Mehr als 90 Prozent der Flüchtlinge, die nach Europa kommen, werden von neun der 28 Mitglieder aufgenommen - die allermeisten von Deutschland. Ein derart kühler Umgang mit Berlins Mahnungen und Bitten um eine faire Lastenverteilung bedroht das Fundament, das die EU ausmacht. Die Gefahr für den Zusammenhalt in Europa wird offensichtlich.

Eine Union lebt von Regeln

Die Union basiert auf Verträgen. Sie lebt von Regeln. Wie ein Rechtsstaat will sie eine Rechtsgemeinschaft sein und bleiben. Aber sie wird nicht alleine davon zusammengehalten. Zusammenhalt entsteht, wenn die EU ein Problem als das Problem der Gemeinschaft begreift.

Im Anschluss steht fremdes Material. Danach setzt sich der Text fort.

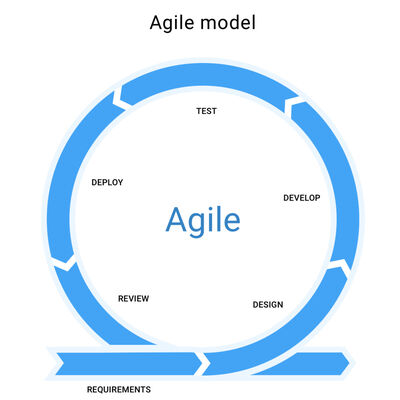 Agile model

TEST

DEPLOY

DEVELOP

Agile

REVIEW

DESIGN

REQUIREMENTS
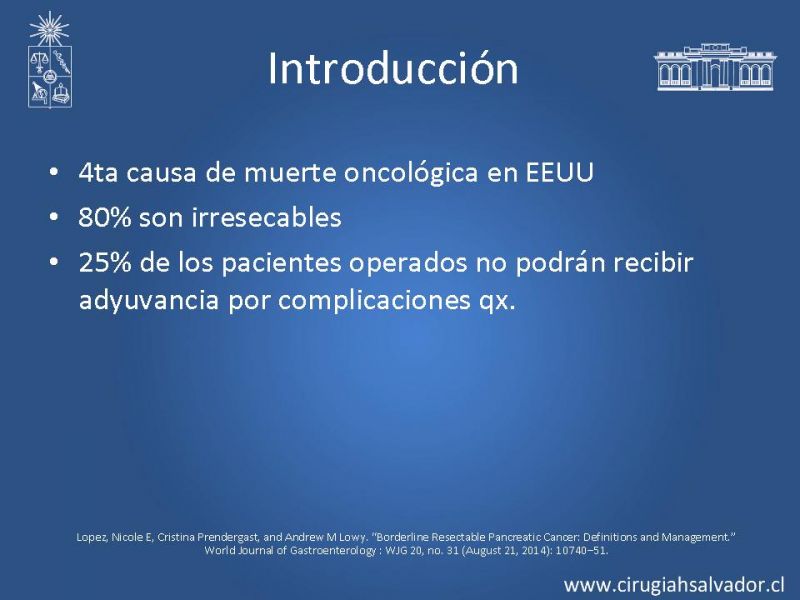 Introducción

• 4ta causa de muerte oncológica en EEUU
• 80% son irresecables
• 25% de los pacientes operados no podrán recibir adyuvancia por complicaciones qx.

Lopez, Nicole E, Cristina Prendergast, and Andrew M Lowy. "Borderline Resectable Pancreatic Cancer: Definitions and Management." World Journal of Gastroenterology : WJG 20, no. 31 (August 21, 2014): 10740–51.

www.cirugiahsalvador.cl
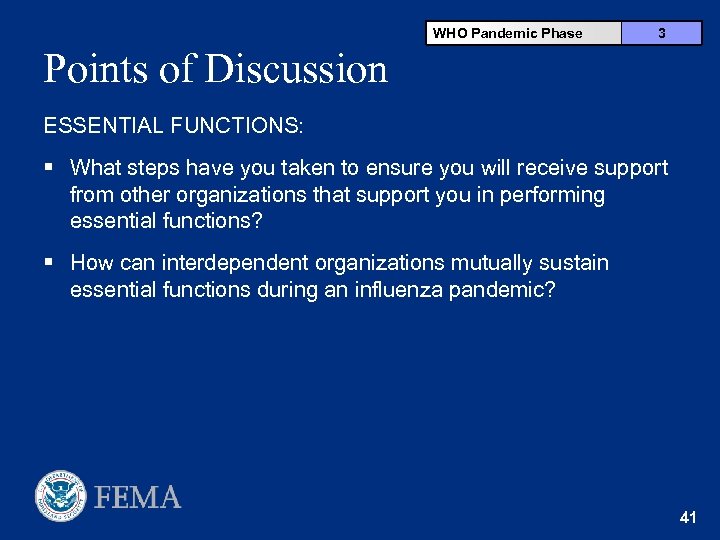 | WHO Pandemic Phase | 3 |
|---|---|

Points of Discussion

ESSENTIAL FUNCTIONS:

▪ What steps have you taken to ensure you will receive support from other organizations that support you in performing essential functions?

▪ How can interdependent organizations mutually sustain essential functions during an influenza pandemic?

FEMA

41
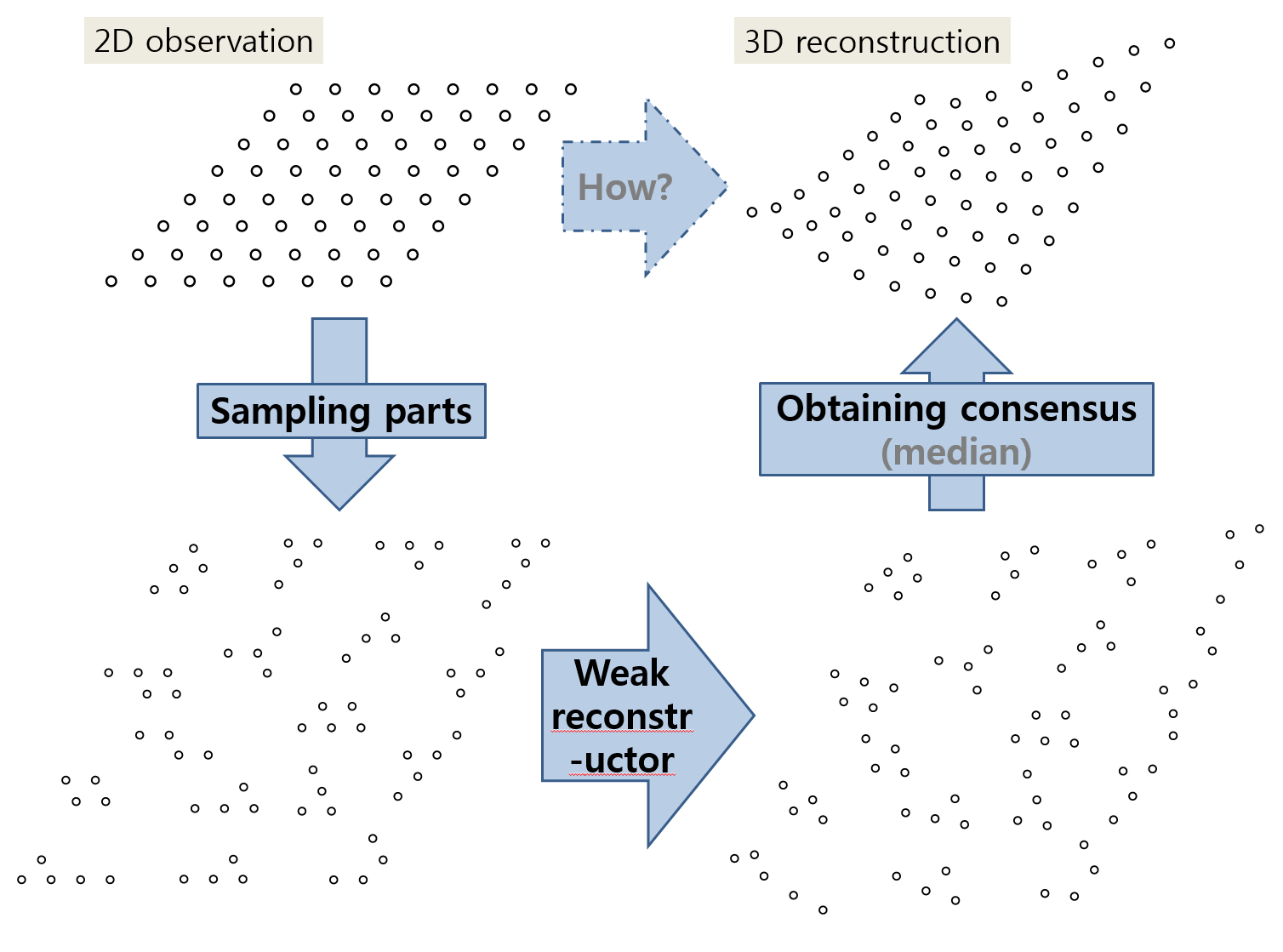 2D observation

3D reconstruction

How?

Sampling parts

Obtaining consensus (median)

Weak reconstr -uctor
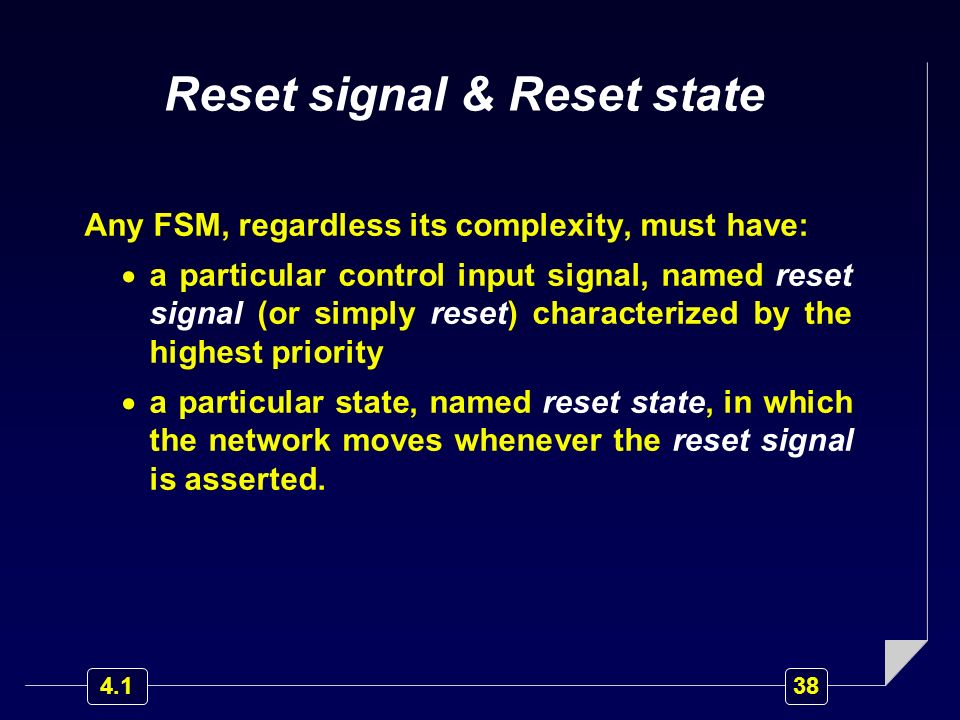 Reset signal & Reset state

Any FSM, regardless its complexity, must have:

• a particular control input signal, named reset signal (or simply reset) characterized by the highest priority

• a particular state, named reset state, in which the network moves whenever the reset signal is asserted.

4.1

38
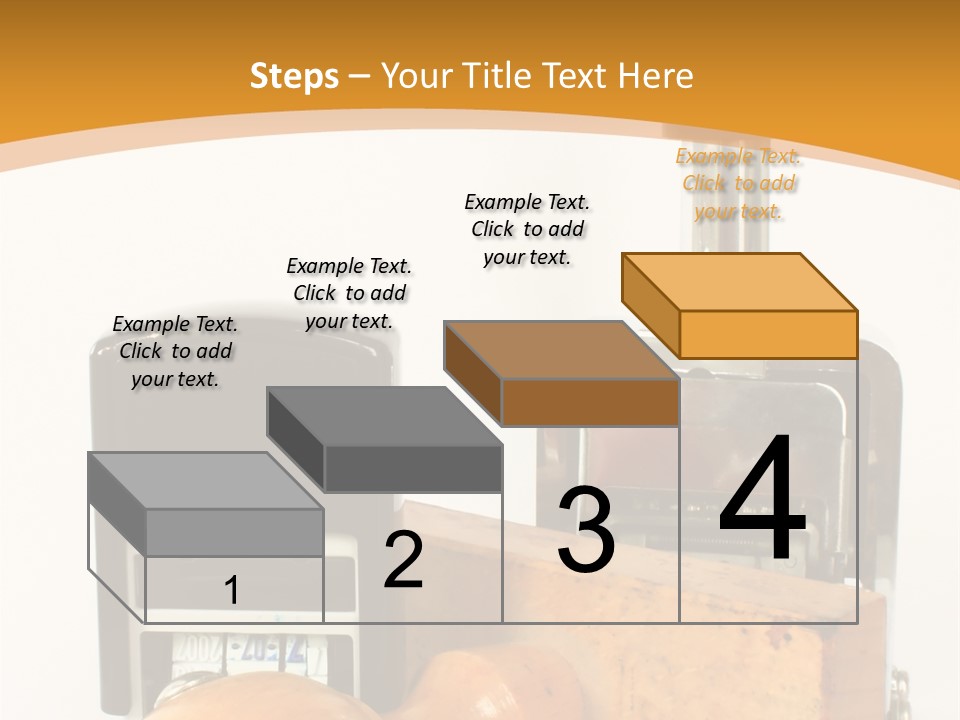 Steps – Your Title Text Here

Example Text. Click to add your text.

Example Text. Click to add your text.

Example Text. Click to add your text.

Example Text. Click to add your text.

1

2

3

4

Wenn sie die Not des einen als die Not aller betrachtet.

Bei vielen Deutschen sitzt der Eindruck tief, es seien vor allem die anderen Staaten auf dem Kontinent, die Deutschlands Hilfe bräuchten. Jetzt, wo Hunderttausende Flüchtlinge kommen, reiben sie sich die Augen, dass auch Deutschland in die Rolle des Hilfesuchenden kommen kann. Nach Jahren als oberster Euro-Retter ändert sich für Berlin plötzlich die Perspektive.

Die Bundeskanzlerin hat am Dienstag gesagt, es helfe nichts, wenn man sich in dieser Krise öffentlich kritisiere. Das klang erst mal ziemlich lapidar. Für Europa und seine Führungsnation wider Willen wäre es nicht schlecht, wenn in diesen Worten ein neuer Anfang steckte.